__MATERIAL SHOWN__:

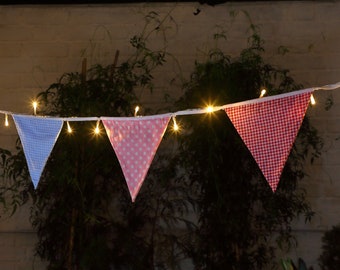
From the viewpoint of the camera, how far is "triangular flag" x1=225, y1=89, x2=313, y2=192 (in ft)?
6.72

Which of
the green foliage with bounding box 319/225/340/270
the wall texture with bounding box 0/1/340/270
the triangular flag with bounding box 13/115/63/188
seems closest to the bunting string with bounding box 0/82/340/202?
the triangular flag with bounding box 13/115/63/188

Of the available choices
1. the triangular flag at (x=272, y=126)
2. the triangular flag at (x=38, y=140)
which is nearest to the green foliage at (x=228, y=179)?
the triangular flag at (x=272, y=126)

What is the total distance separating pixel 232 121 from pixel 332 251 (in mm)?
858

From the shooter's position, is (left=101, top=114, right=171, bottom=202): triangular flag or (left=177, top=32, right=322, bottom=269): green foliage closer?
(left=101, top=114, right=171, bottom=202): triangular flag

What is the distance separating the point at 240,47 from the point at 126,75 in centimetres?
85

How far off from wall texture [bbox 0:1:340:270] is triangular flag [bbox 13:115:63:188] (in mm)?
962

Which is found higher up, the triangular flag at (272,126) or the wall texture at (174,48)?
the wall texture at (174,48)

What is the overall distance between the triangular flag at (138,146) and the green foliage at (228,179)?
0.42 metres

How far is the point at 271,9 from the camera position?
3191mm

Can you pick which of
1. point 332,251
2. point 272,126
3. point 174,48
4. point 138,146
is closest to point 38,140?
point 138,146

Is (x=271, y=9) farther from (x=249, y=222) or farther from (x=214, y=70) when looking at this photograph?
(x=249, y=222)

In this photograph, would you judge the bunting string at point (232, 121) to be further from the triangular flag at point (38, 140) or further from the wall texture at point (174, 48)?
the wall texture at point (174, 48)

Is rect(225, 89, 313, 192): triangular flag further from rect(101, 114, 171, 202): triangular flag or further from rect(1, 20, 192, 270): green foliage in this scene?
rect(1, 20, 192, 270): green foliage

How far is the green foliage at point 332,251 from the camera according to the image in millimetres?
2346
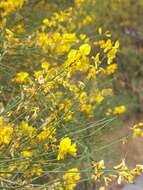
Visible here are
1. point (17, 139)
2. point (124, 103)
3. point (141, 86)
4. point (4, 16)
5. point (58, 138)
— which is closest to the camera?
point (17, 139)

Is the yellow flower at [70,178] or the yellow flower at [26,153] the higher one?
the yellow flower at [26,153]

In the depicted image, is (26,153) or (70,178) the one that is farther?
(26,153)

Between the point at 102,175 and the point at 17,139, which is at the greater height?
the point at 17,139

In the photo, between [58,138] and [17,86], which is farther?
[17,86]

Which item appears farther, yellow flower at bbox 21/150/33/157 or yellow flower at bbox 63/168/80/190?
yellow flower at bbox 21/150/33/157

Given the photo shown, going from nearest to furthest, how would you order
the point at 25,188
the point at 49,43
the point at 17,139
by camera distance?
the point at 25,188 → the point at 17,139 → the point at 49,43

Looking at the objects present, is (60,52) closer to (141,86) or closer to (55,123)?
(55,123)

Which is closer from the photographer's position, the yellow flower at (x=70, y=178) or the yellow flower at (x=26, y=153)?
the yellow flower at (x=70, y=178)

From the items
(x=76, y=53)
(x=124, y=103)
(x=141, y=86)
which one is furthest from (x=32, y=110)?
(x=141, y=86)

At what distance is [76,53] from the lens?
260 cm

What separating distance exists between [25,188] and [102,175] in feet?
1.23

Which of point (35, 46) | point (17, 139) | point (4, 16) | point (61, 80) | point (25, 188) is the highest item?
point (4, 16)

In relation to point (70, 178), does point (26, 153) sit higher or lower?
higher

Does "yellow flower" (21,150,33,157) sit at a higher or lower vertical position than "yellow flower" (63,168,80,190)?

__REQUIREMENTS__:
Please reproduce word for word the lines of the records running from the line containing "Which of point" through the end of the records, both included.

__OUTPUT OF THE EXERCISE__:
Which of point (35, 46) | point (17, 139) | point (4, 16) | point (61, 80) | point (25, 188) is the highest item?
point (4, 16)

In relation to point (70, 178), does point (26, 153) sit higher or lower?
higher

Does "yellow flower" (21,150,33,157) sit at a higher or lower vertical position than "yellow flower" (63,168,80,190)?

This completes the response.